:: 課題 ::
朝鮮半島の戦後史を扱った本の書評から、「はっきりいって、僕にとっては」を含む語句で始まり「うことに気付かせてくれます。」で終わる部分を、一字一句違えずに書き写しなさい。

この本は、まずはそういった勉強不足の僕らに、朝鮮半島を巡る、戦後の歴史と現状認識について駆け足でレクチャーしてくれる。巻末には参考書や年表、ミニ解説がついていて、この本をきっかけに勉強しようとした時にはとても役立ちそうです。
はっきりいって、僕にとっては本当に目からウロコがボロボロ落ち続けでした。日本、韓国、北朝鮮それぞれの国の戦後を、それぞれの立場にたって見た時に確かに今まで見えなかった、新たに見えてくる何かがあります。著者は、北朝鮮を単なる悪の枢軸・ならずもの国家として一方的に非難するのではなく、彼らの送ってくるシグナルにきちんと目を向けた時、むしろブッシュ率いるアメリカの対応が状況を著しく困難な方向に向かわせているのだ、ということに気付かせてくれます。
本書の冒頭にとても印象的な記述があったので、紹介します。

:: 利用可能なデータ ::
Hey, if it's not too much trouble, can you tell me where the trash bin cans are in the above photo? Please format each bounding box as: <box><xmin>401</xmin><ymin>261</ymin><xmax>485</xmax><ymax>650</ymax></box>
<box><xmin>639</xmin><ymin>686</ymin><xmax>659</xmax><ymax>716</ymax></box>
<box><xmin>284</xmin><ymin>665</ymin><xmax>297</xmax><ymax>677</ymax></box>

:: 解答全文 ::
はっきりいって、僕にとっては本当に目からウロコがボロボロ落ち続けでした。日本、韓国、北朝鮮それぞれの国の戦後を、それぞれの立場にたって見た時に確かに今まで見えなかった、新たに見えてくる何かがあります。著者は、北朝鮮を単なる悪の枢軸・ならずもの国家として一方的に非難するのではなく、彼らの送ってくるシグナルにきちんと目を向けた時、むしろブッシュ率いるアメリカの対応が状況を著しく困難な方向に向かわせているのだ、ということに気付かせてくれます。